◆ Task brief: Your task is to transcribe all the entries exactly, excluding pictures.

◆ Records shown:
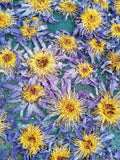 "Drying Organic Whole Flower Blue Lotus, Nymphaea caerulea, ""Siamese Dream™"" For Sale from Schmerbals Herbals"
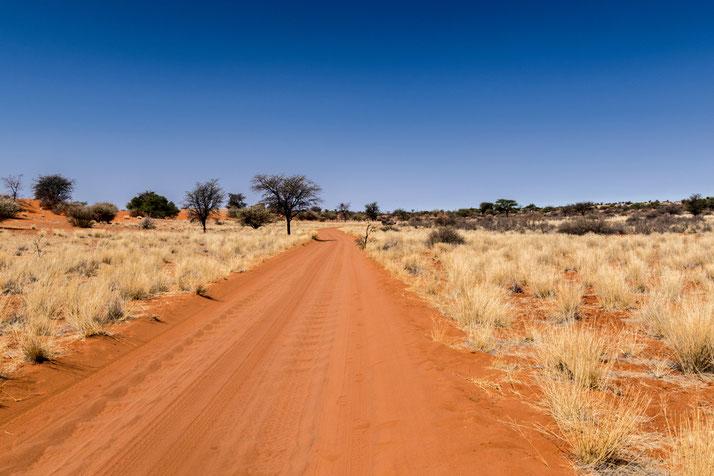Bagatelle Kalahari Game Ranch, Caprivi Car Hire, Namibia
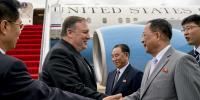 North Korea Foreign Minister Calls Pompeo Poisonous Plant
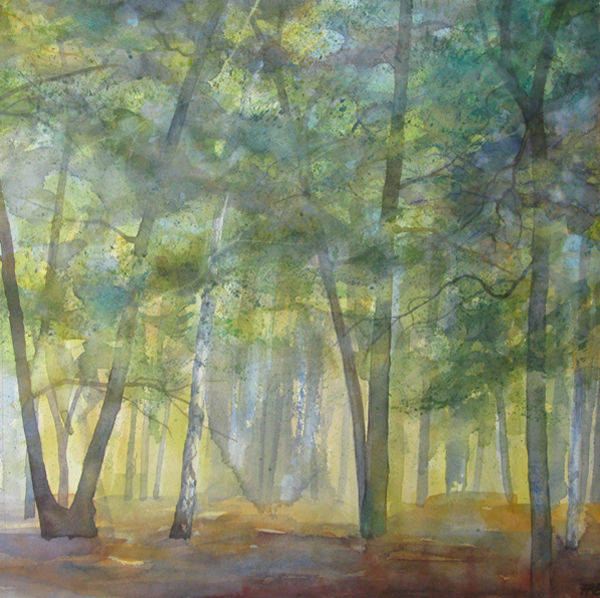 Oak Wood - late summer light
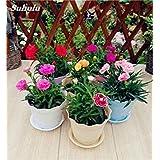 ホームガーデンフォーシーズンズは18を植えるためのM愛の花100のカーネーションの種多年生の花の種レア鉢植え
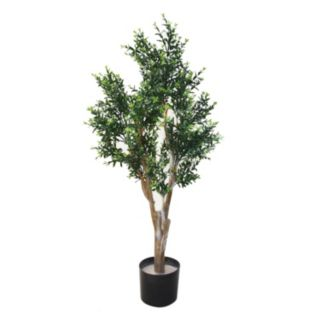 Navarro 41-in. Potted Ixora Chinese Tree - Indoor and Outdoor
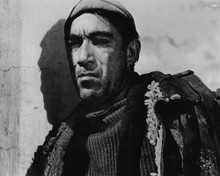 This is an image of Prints & Posters of Anthony Quinn 103823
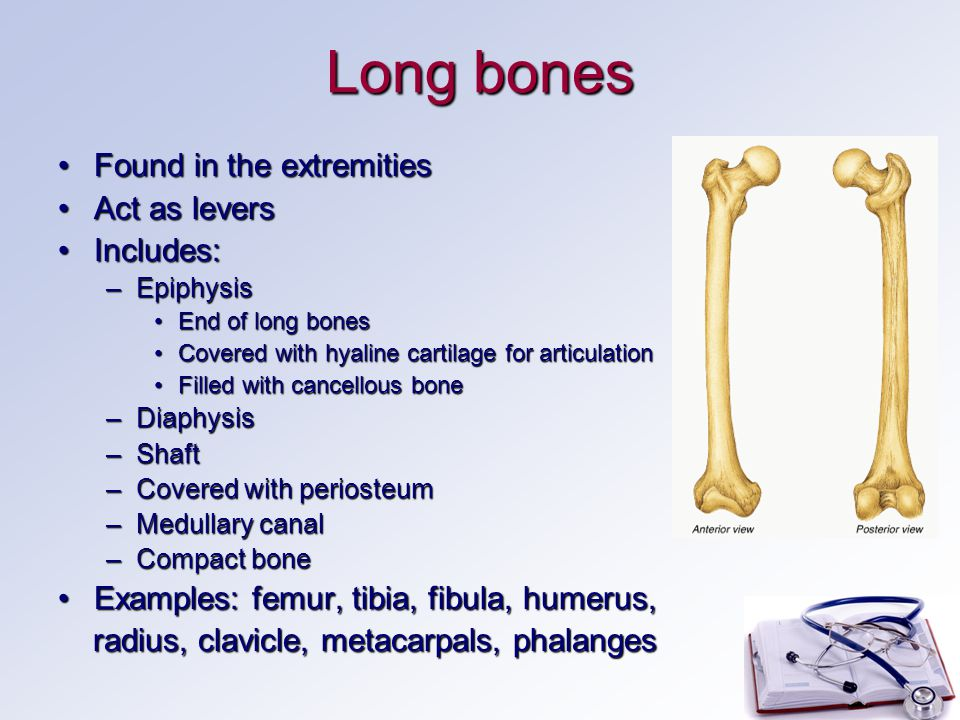 Long bones Found in the extremitiesFound in the extremities Act as leversAct as levers Includes:Includes: –Epiphysis End of long bonesEnd of long bones Covered with hyaline cartilage for articulationCovered with hyaline cartilage for articulation Filled with cancellous boneFilled with cancellous bone –Diaphysis –Shaft –Covered with periosteum –Medullary canal –Compact bone Examples: femur, tibia, fibula, humerus,Examples: femur, tibia, fibula, humerus, radius, clavicle, metacarpals, phalanges radius, clavicle, metacarpals, phalanges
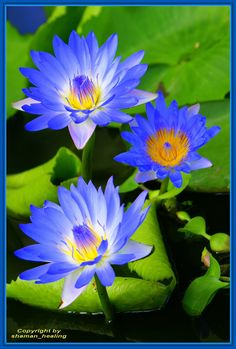 Blaue Schönheit 3/Blue Beauty 3/الأزرق الجمال 3
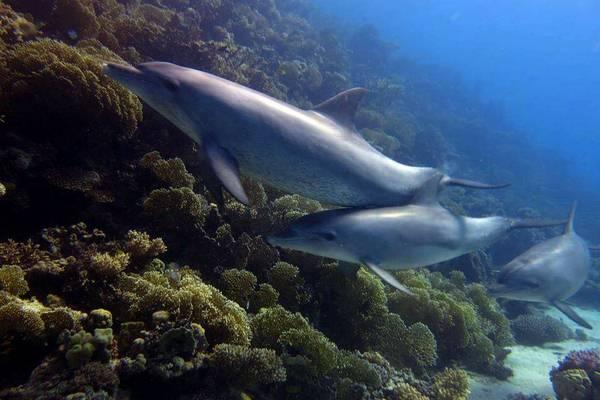 Ausflüge in Hurghada - Dolphin House Hurghada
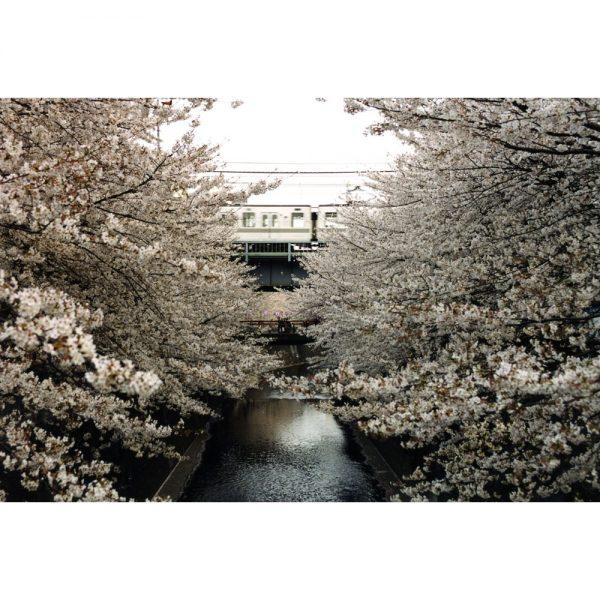 Cherry blossom. Tokyo, Japan, 2002.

◆ Result for this exercise:
 "Drying Organic Whole Flower Blue Lotus, Nymphaea caerulea, ""Siamese Dream™"" For Sale from Schmerbals Herbals"
Bagatelle Kalahari Game Ranch, Caprivi Car Hire, Namibia
 North Korea Foreign Minister Calls Pompeo Poisonous Plant
 Oak Wood - late summer light
 ホームガーデンフォーシーズンズは18を植えるためのM愛の花100のカーネーションの種多年生の花の種レア鉢植え
 Navarro 41-in. Potted Ixora Chinese Tree - Indoor and Outdoor
 This is an image of Prints & Posters of Anthony Quinn 103823
 Long bones Found in the extremitiesFound in the extremities Act as leversAct as levers Includes:Includes: –Epiphysis End of long bonesEnd of long bones Covered with hyaline cartilage for articulationCovered with hyaline cartilage for articulation Filled with cancellous boneFilled with cancellous bone –Diaphysis –Shaft –Covered with periosteum –Medullary canal –Compact bone Examples: femur, tibia, fibula, humerus,Examples: femur, tibia, fibula, humerus, radius, clavicle, metacarpals, phalanges radius, clavicle, metacarpals, phalanges
 Blaue Schönheit 3/Blue Beauty 3/الأزرق الجمال 3
 Ausflüge in Hurghada - Dolphin House Hurghada
 Cherry blossom. Tokyo, Japan, 2002.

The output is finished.